:: Stored data ::

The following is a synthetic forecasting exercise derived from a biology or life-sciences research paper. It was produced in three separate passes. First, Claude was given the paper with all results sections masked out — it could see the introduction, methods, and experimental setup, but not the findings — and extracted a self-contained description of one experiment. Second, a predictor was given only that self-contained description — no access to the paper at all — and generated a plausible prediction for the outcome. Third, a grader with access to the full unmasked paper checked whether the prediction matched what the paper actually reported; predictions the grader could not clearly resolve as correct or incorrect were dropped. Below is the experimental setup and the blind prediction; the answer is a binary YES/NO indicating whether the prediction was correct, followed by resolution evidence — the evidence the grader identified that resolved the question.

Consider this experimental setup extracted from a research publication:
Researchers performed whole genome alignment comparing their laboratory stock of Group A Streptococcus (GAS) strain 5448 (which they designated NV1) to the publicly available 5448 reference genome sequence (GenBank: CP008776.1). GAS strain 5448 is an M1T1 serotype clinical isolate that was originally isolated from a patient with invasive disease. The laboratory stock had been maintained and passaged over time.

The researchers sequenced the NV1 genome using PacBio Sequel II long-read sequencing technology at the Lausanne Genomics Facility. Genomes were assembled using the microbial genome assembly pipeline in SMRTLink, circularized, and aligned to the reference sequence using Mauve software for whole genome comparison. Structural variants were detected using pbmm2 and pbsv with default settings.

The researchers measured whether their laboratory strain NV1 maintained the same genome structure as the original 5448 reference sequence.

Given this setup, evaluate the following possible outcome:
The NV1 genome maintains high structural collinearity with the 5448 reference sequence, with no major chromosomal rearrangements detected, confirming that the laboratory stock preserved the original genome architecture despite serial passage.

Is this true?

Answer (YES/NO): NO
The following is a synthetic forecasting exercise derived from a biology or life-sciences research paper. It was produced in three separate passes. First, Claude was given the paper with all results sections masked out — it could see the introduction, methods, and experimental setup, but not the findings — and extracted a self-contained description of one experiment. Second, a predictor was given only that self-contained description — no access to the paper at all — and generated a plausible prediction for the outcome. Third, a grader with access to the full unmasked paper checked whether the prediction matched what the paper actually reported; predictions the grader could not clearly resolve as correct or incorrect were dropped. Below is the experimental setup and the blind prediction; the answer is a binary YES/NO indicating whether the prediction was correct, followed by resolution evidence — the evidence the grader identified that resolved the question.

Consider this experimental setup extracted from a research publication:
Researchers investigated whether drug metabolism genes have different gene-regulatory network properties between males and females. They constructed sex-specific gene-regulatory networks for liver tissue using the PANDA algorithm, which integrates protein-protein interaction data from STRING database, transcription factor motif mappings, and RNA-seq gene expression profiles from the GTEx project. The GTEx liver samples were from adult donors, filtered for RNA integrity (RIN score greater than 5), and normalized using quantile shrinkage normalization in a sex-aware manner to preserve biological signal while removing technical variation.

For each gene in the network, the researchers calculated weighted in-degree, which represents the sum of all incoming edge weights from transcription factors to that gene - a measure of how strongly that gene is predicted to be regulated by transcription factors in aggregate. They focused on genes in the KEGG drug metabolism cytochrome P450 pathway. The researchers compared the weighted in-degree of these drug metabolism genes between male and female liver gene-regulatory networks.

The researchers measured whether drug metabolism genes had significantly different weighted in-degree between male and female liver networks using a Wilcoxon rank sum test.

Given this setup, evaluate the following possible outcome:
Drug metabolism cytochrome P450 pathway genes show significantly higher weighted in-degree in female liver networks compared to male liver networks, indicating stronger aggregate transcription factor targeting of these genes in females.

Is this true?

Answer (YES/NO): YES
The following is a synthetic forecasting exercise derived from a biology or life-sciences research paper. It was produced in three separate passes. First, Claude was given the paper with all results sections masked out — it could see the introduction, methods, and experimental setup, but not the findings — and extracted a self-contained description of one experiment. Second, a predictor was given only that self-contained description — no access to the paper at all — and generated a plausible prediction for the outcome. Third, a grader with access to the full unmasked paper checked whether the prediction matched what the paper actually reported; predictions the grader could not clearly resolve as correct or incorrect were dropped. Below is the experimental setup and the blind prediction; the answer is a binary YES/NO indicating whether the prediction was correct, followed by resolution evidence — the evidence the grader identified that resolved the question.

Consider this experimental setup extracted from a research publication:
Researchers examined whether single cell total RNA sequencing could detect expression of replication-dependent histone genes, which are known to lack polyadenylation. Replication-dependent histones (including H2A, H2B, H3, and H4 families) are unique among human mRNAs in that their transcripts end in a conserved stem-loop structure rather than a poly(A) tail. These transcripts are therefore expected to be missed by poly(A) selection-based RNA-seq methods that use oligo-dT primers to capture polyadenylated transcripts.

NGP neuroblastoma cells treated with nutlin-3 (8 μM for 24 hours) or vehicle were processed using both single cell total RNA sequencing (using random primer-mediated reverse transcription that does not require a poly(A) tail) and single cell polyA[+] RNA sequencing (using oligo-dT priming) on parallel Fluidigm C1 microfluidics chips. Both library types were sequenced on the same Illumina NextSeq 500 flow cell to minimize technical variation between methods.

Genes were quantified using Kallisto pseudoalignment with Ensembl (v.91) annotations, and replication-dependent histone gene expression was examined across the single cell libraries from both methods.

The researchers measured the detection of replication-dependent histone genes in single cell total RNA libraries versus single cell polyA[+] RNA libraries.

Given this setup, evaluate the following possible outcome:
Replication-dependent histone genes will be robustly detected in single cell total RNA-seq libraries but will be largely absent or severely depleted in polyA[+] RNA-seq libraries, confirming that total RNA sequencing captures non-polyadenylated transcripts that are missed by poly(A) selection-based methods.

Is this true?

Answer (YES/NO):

:::

◆ About this exercise
Copy out the whole listing exactly as given.

◆ Output of the task
The following is a synthetic forecasting exercise derived from a biology or life-sciences research paper. It was produced in three separate passes. First, Claude was given the paper with all results sections masked out — it could see the introduction, methods, and experimental setup, but not the findings — and extracted a self-contained description of one experiment. Second, a predictor was given only that self-contained description — no access to the paper at all — and generated a plausible prediction for the outcome. Third, a grader with access to the full unmasked paper checked whether the prediction matched what the paper actually reported; predictions the grader could not clearly resolve as correct or incorrect were dropped. Below is the experimental setup and the blind prediction; the answer is a binary YES/NO indicating whether the prediction was correct, followed by resolution evidence — the evidence the grader identified that resolved the question.

Consider this experimental setup extracted from a research publication:
Researchers performed whole genome alignment comparing their laboratory stock of Group A Streptococcus (GAS) strain 5448 (which they designated NV1) to the publicly available 5448 reference genome sequence (GenBank: CP008776.1). GAS strain 5448 is an M1T1 serotype clinical isolate that was originally isolated from a patient with invasive disease. The laboratory stock had been maintained and passaged over time.

The researchers sequenced the NV1 genome using PacBio Sequel II long-read sequencing technology at the Lausanne Genomics Facility. Genomes were assembled using the microbial genome assembly pipeline in SMRTLink, circularized, and aligned to the reference sequence using Mauve software for whole genome comparison. Structural variants were detected using pbmm2 and pbsv with default settings.

The researchers measured whether their laboratory strain NV1 maintained the same genome structure as the original 5448 reference sequence.

Given this setup, evaluate the following possible outcome:
The NV1 genome maintains high structural collinearity with the 5448 reference sequence, with no major chromosomal rearrangements detected, confirming that the laboratory stock preserved the original genome architecture despite serial passage.

Is this true?

Answer (YES/NO): NO
The following is a synthetic forecasting exercise derived from a biology or life-sciences research paper. It was produced in three separate passes. First, Claude was given the paper with all results sections masked out — it could see the introduction, methods, and experimental setup, but not the findings — and extracted a self-contained description of one experiment. Second, a predictor was given only that self-contained description — no access to the paper at all — and generated a plausible prediction for the outcome. Third, a grader with access to the full unmasked paper checked whether the prediction matched what the paper actually reported; predictions the grader could not clearly resolve as correct or incorrect were dropped. Below is the experimental setup and the blind prediction; the answer is a binary YES/NO indicating whether the prediction was correct, followed by resolution evidence — the evidence the grader identified that resolved the question.

Consider this experimental setup extracted from a research publication:
Researchers investigated whether drug metabolism genes have different gene-regulatory network properties between males and females. They constructed sex-specific gene-regulatory networks for liver tissue using the PANDA algorithm, which integrates protein-protein interaction data from STRING database, transcription factor motif mappings, and RNA-seq gene expression profiles from the GTEx project. The GTEx liver samples were from adult donors, filtered for RNA integrity (RIN score greater than 5), and normalized using quantile shrinkage normalization in a sex-aware manner to preserve biological signal while removing technical variation.

For each gene in the network, the researchers calculated weighted in-degree, which represents the sum of all incoming edge weights from transcription factors to that gene - a measure of how strongly that gene is predicted to be regulated by transcription factors in aggregate. They focused on genes in the KEGG drug metabolism cytochrome P450 pathway. The researchers compared the weighted in-degree of these drug metabolism genes between male and female liver gene-regulatory networks.

The researchers measured whether drug metabolism genes had significantly different weighted in-degree between male and female liver networks using a Wilcoxon rank sum test.

Given this setup, evaluate the following possible outcome:
Drug metabolism cytochrome P450 pathway genes show significantly higher weighted in-degree in female liver networks compared to male liver networks, indicating stronger aggregate transcription factor targeting of these genes in females.

Is this true?

Answer (YES/NO): YES
The following is a synthetic forecasting exercise derived from a biology or life-sciences research paper. It was produced in three separate passes. First, Claude was given the paper with all results sections masked out — it could see the introduction, methods, and experimental setup, but not the findings — and extracted a self-contained description of one experiment. Second, a predictor was given only that self-contained description — no access to the paper at all — and generated a plausible prediction for the outcome. Third, a grader with access to the full unmasked paper checked whether the prediction matched what the paper actually reported; predictions the grader could not clearly resolve as correct or incorrect were dropped. Below is the experimental setup and the blind prediction; the answer is a binary YES/NO indicating whether the prediction was correct, followed by resolution evidence — the evidence the grader identified that resolved the question.

Consider this experimental setup extracted from a research publication:
Researchers examined whether single cell total RNA sequencing could detect expression of replication-dependent histone genes, which are known to lack polyadenylation. Replication-dependent histones (including H2A, H2B, H3, and H4 families) are unique among human mRNAs in that their transcripts end in a conserved stem-loop structure rather than a poly(A) tail. These transcripts are therefore expected to be missed by poly(A) selection-based RNA-seq methods that use oligo-dT primers to capture polyadenylated transcripts.

NGP neuroblastoma cells treated with nutlin-3 (8 μM for 24 hours) or vehicle were processed using both single cell total RNA sequencing (using random primer-mediated reverse transcription that does not require a poly(A) tail) and single cell polyA[+] RNA sequencing (using oligo-dT priming) on parallel Fluidigm C1 microfluidics chips. Both library types were sequenced on the same Illumina NextSeq 500 flow cell to minimize technical variation between methods.

Genes were quantified using Kallisto pseudoalignment with Ensembl (v.91) annotations, and replication-dependent histone gene expression was examined across the single cell libraries from both methods.

The researchers measured the detection of replication-dependent histone genes in single cell total RNA libraries versus single cell polyA[+] RNA libraries.

Given this setup, evaluate the following possible outcome:
Replication-dependent histone genes will be robustly detected in single cell total RNA-seq libraries but will be largely absent or severely depleted in polyA[+] RNA-seq libraries, confirming that total RNA sequencing captures non-polyadenylated transcripts that are missed by poly(A) selection-based methods.

Is this true?

Answer (YES/NO):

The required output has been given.